START Material to process

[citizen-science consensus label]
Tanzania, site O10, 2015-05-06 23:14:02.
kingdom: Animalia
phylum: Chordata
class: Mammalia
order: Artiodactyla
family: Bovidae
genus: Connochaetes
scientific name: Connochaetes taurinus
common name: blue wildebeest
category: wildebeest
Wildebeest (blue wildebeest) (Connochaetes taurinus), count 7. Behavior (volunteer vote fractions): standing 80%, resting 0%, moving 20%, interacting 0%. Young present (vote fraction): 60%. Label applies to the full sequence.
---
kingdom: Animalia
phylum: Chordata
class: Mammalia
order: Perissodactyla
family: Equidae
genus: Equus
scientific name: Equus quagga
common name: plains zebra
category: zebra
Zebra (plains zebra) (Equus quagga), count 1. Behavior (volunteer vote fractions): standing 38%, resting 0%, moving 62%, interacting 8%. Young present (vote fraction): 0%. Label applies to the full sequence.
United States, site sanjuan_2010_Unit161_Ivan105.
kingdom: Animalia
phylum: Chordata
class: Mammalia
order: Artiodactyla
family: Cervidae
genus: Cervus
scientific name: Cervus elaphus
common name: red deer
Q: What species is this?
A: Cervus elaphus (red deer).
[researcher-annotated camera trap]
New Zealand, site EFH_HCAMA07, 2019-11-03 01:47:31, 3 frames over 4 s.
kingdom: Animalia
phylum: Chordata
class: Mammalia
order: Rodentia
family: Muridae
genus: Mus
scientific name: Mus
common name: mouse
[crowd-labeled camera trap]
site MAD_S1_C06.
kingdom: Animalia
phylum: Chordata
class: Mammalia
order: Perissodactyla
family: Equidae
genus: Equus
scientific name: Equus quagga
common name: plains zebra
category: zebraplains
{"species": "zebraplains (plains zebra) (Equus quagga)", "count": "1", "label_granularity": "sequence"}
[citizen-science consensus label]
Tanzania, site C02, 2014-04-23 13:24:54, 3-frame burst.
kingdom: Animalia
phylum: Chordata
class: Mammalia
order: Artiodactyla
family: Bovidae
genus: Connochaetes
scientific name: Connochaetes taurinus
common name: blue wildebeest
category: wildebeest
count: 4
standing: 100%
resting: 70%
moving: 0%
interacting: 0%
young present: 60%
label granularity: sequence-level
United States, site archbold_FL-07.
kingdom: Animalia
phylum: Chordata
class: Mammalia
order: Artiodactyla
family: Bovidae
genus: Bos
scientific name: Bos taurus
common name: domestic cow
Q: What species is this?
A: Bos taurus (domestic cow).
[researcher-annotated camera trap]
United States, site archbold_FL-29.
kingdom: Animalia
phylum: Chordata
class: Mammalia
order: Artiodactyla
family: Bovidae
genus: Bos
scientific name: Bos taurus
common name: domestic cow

END Material to process

--- Required action ---
Each entry given above is to be duplicated exactly.

--- Task result ---
[citizen-science consensus label]
Tanzania, site O10, 2015-05-06 23:14:02.
kingdom: Animalia
phylum: Chordata
class: Mammalia
order: Artiodactyla
family: Bovidae
genus: Connochaetes
scientific name: Connochaetes taurinus
common name: blue wildebeest
category: wildebeest
Wildebeest (blue wildebeest) (Connochaetes taurinus), count 7. Behavior (volunteer vote fractions): standing 80%, resting 0%, moving 20%, interacting 0%. Young present (vote fraction): 60%. Label applies to the full sequence.
---
kingdom: Animalia
phylum: Chordata
class: Mammalia
order: Perissodactyla
family: Equidae
genus: Equus
scientific name: Equus quagga
common name: plains zebra
category: zebra
Zebra (plains zebra) (Equus quagga), count 1. Behavior (volunteer vote fractions): standing 38%, resting 0%, moving 62%, interacting 8%. Young present (vote fraction): 0%. Label applies to the full sequence.
United States, site sanjuan_2010_Unit161_Ivan105.
kingdom: Animalia
phylum: Chordata
class: Mammalia
order: Artiodactyla
family: Cervidae
genus: Cervus
scientific name: Cervus elaphus
common name: red deer
Q: What species is this?
A: Cervus elaphus (red deer).
[researcher-annotated camera trap]
New Zealand, site EFH_HCAMA07, 2019-11-03 01:47:31, 3 frames over 4 s.
kingdom: Animalia
phylum: Chordata
class: Mammalia
order: Rodentia
family: Muridae
genus: Mus
scientific name: Mus
common name: mouse
[crowd-labeled camera trap]
site MAD_S1_C06.
kingdom: Animalia
phylum: Chordata
class: Mammalia
order: Perissodactyla
family: Equidae
genus: Equus
scientific name: Equus quagga
common name: plains zebra
category: zebraplains
{"species": "zebraplains (plains zebra) (Equus quagga)", "count": "1", "label_granularity": "sequence"}
[citizen-science consensus label]
Tanzania, site C02, 2014-04-23 13:24:54, 3-frame burst.
kingdom: Animalia
phylum: Chordata
class: Mammalia
order: Artiodactyla
family: Bovidae
genus: Connochaetes
scientific name: Connochaetes taurinus
common name: blue wildebeest
category: wildebeest
count: 4
standing: 100%
resting: 70%
moving: 0%
interacting: 0%
young present: 60%
label granularity: sequence-level
United States, site archbold_FL-07.
kingdom: Animalia
phylum: Chordata
class: Mammalia
order: Artiodactyla
family: Bovidae
genus: Bos
scientific name: Bos taurus
common name: domestic cow
Q: What species is this?
A: Bos taurus (domestic cow).
[researcher-annotated camera trap]
United States, site archbold_FL-29.
kingdom: Animalia
phylum: Chordata
class: Mammalia
order: Artiodactyla
family: Bovidae
genus: Bos
scientific name: Bos taurus
common name: domestic cow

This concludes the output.